Actionable Takeaways for Fans and Theory Crafters
If you’re trying to dive deeper into the lore of the Federal Bureau of Control, you need to look at the edges of the frame.
- Read the Redactions: In the game's documents, the length of the blacked-out bars often matches the length of the words they are hiding. Community members have actually mapped these out to find hidden names and locations.
- Listen to the Background Music: The "Take Control" sequence by Old Gods of Asgard isn't just a cool fight song. It’s a literal map of the Ashtray Maze. The lyrics tell you exactly how to navigate the shifting walls.
- Watch the Thresholds: Every time you see a "Threshold" in the game—a place where another dimension is bleeding into ours—look at the colors. Red usually denotes the Hiss, but other colors (like the white of the Astral Plane or the dark greens of the Mold) signify different forces at play.
- Follow the Director’s Suit: Jesse’s outfits aren't just cosmetic. They reflect her level of synchronization with the Bureau. The "Director’s Suit" makes her look like part of the machine, while her civilian clothes represent her autonomy.

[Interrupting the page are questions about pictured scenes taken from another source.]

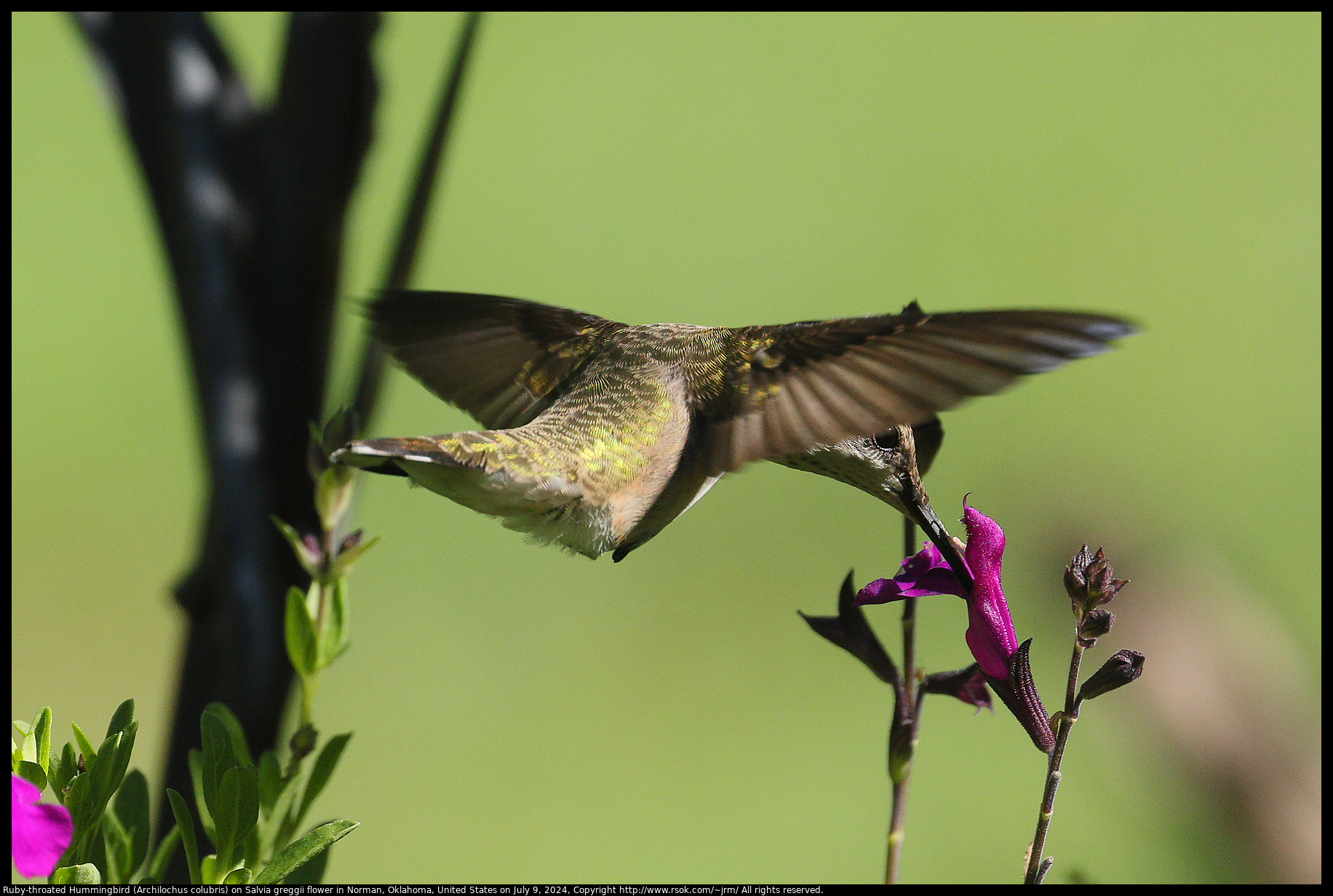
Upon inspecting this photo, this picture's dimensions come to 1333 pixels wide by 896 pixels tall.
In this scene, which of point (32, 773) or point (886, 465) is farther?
point (886, 465)

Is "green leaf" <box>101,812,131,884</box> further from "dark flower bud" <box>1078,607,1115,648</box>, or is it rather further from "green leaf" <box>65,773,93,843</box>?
"dark flower bud" <box>1078,607,1115,648</box>

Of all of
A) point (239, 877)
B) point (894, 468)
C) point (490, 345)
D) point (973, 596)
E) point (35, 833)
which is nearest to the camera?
point (35, 833)

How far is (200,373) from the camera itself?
77cm

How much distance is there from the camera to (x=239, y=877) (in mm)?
582

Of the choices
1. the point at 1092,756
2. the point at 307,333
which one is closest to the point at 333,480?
the point at 307,333

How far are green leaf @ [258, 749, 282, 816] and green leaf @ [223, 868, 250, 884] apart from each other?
2.3 inches

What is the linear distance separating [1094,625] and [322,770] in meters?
0.50

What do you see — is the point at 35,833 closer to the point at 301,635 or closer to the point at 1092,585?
the point at 301,635

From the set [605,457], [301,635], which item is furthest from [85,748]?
[605,457]

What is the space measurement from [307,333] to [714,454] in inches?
13.0

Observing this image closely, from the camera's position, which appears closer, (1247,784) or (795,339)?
(795,339)

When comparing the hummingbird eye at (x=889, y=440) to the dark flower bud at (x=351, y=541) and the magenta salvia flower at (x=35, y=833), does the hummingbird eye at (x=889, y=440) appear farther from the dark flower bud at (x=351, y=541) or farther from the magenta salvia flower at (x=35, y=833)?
the magenta salvia flower at (x=35, y=833)

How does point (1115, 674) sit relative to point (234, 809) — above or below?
above
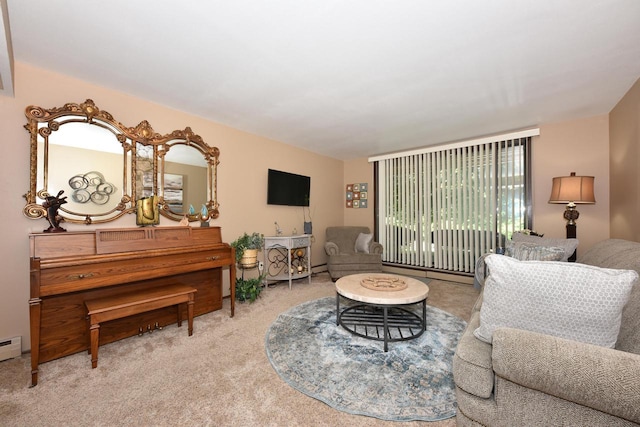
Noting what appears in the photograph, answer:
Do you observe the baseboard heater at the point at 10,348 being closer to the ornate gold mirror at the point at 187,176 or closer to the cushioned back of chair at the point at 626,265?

The Federal Bureau of Control is one of the most cohesive, atmospheric, and well-realized settings in modern gaming. It takes the mundane—office supplies, memo pads, water coolers—and makes them terrifying. It reminds us that maybe, just maybe, the world isn't quite as solid as we think it is.
Keep an eye on the posters next time you're in a government building. If you see one about "Internal Lockdown Procedures" or "Object of Power Safety," you might want to start looking for the nearest exit. Or the nearest Service Weapon. Honestly, in that building, you'll probably need both.